EXERCISE PROMPT >>
Find "How far is point" in the material below, then copy that line and every subsequent line to the end, exactly.

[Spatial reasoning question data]
=======

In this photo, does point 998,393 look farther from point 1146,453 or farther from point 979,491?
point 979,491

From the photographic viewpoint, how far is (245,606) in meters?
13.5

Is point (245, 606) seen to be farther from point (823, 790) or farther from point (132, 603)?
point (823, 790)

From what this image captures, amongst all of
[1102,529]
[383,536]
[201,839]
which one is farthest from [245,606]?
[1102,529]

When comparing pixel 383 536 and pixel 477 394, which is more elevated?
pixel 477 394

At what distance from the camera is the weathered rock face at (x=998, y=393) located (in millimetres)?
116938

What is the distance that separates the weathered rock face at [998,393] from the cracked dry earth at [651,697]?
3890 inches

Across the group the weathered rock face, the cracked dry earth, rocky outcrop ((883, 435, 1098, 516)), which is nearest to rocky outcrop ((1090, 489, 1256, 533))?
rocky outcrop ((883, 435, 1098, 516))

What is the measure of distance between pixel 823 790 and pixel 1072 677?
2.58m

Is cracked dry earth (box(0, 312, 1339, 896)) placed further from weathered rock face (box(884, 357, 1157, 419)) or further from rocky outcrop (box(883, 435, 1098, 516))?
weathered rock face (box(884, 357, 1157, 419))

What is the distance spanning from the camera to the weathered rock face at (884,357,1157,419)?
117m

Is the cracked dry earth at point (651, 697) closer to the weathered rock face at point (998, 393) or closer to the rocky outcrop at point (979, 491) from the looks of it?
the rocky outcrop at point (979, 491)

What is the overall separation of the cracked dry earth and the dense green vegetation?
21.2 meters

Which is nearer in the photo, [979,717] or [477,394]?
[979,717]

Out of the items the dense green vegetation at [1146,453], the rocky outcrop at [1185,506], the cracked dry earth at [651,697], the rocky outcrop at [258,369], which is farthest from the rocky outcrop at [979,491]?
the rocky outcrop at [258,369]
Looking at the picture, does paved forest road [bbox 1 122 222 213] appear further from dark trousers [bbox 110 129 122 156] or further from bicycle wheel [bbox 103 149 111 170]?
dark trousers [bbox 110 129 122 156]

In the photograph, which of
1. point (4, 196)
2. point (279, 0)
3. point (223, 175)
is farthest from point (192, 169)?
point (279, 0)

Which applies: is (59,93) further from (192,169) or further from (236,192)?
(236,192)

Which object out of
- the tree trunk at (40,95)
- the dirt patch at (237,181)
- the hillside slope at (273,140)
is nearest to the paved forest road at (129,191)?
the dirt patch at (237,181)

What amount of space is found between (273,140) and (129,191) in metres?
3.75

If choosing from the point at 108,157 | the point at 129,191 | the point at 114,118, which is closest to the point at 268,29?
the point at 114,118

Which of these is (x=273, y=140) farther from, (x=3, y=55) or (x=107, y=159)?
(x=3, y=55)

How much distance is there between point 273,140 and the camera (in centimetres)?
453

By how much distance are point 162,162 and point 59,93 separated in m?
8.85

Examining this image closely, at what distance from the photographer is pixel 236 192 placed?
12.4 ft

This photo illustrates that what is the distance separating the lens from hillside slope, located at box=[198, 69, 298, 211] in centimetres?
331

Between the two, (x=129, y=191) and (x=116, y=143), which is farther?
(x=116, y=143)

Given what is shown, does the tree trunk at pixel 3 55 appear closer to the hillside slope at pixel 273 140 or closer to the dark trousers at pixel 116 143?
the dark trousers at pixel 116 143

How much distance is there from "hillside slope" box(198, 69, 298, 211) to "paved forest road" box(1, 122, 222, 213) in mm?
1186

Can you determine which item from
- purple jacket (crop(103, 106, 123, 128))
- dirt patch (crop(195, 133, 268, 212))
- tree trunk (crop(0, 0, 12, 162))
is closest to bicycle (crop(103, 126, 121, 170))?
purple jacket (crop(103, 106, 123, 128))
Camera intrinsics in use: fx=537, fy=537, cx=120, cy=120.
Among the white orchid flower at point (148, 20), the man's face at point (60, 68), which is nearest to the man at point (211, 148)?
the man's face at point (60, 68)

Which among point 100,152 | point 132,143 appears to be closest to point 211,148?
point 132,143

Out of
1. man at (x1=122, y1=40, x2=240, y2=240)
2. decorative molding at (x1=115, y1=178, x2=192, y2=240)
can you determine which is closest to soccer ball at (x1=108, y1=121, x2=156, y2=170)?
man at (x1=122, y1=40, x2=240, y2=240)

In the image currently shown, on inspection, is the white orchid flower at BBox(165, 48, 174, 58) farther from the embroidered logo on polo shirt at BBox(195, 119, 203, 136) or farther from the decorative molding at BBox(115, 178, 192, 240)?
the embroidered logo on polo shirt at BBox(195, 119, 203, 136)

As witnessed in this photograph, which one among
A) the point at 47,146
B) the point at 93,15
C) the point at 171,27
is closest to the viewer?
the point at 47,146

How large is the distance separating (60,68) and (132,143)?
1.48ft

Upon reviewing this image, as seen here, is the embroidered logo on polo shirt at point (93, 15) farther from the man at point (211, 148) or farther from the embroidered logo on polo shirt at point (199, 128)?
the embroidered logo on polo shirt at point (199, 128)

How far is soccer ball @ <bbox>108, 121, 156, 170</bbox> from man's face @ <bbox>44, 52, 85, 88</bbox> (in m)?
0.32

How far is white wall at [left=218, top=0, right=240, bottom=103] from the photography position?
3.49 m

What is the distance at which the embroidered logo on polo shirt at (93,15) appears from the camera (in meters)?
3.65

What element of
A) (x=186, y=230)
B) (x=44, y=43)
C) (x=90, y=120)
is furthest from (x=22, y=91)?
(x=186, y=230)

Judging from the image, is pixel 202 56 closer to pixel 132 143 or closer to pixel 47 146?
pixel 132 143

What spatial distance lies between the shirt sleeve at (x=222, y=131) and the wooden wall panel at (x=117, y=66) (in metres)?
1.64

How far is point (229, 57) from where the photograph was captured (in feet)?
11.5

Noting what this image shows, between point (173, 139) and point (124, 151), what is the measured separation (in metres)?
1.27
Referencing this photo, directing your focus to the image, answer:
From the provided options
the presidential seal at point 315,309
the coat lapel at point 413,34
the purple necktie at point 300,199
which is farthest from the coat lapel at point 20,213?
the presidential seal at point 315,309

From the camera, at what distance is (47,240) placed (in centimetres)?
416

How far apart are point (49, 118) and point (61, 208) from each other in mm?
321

=======

SOLUTION TO THIS TASK >>
How far is point (229, 57) from where the photograph was captured (in feet)?
11.5

Noting what this image shows, between point (173, 139) and point (124, 151), what is the measured separation (in metres)?
1.27
Referencing this photo, directing your focus to the image, answer:
From the provided options
the presidential seal at point 315,309
the coat lapel at point 413,34
the purple necktie at point 300,199
which is farthest from the coat lapel at point 20,213?
the presidential seal at point 315,309

From the camera, at what distance is (47,240) placed (in centimetres)?
416

How far apart are point (49, 118) and point (61, 208) from each other in mm?
321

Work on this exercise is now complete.